- Born: Oecusse, East Timor
- Occupation: Pilot
- Known for: First female pilot in Timor Leste

= Cristina Amaral =

Pilot in East Timor

Cristina Amaral is the first female pilot in East Timor (Timor-Leste), a country with less than 1.5 million people. She graduated from pilot training in 2015 and became a commercial pilot in 2018.

==Early life==
Amaral grew up in the village of Costa in Oecusse, which, although part of East Timor, is an enclave entirely surrounded by the sea and the land of West Timor, which is part of Indonesia. She was the eldest of five children and had to balance responsibilities to help at home with her wish to perform well at school. Fortunately, she had a lot of support from her parents to pursue her education.

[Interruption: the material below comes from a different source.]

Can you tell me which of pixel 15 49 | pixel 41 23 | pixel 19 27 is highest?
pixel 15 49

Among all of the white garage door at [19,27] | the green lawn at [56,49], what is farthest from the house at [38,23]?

==Training and career beginning==
After leaving school she found the opportunity to pursue a pilot training programme through a government scholarship. Performing well in the application process, she obtained a full scholarship. However, she encountered difficulties as the flight course was given in English, and was forced to move to Jakarta, Indonesia to complete her training in a language she could better understand. She graduated in 2015, to become East Timor's first female pilot but stayed in Indonesia for a further two years, working as a flight instructor.

In April 2018 she joined Aero Dili, a small airline with just two small Cessna planes that does charter flights in East Timor. Such services are very much required in the mountainous country, where the roads are few and poor.

==Awards and honours==
- In 2015 Amaral was one of 47 "Women of Achievement" celebrated by UN Women on the 20th anniversary of the Beijing Declaration, which had been issued at the World Conference on Women, 1995.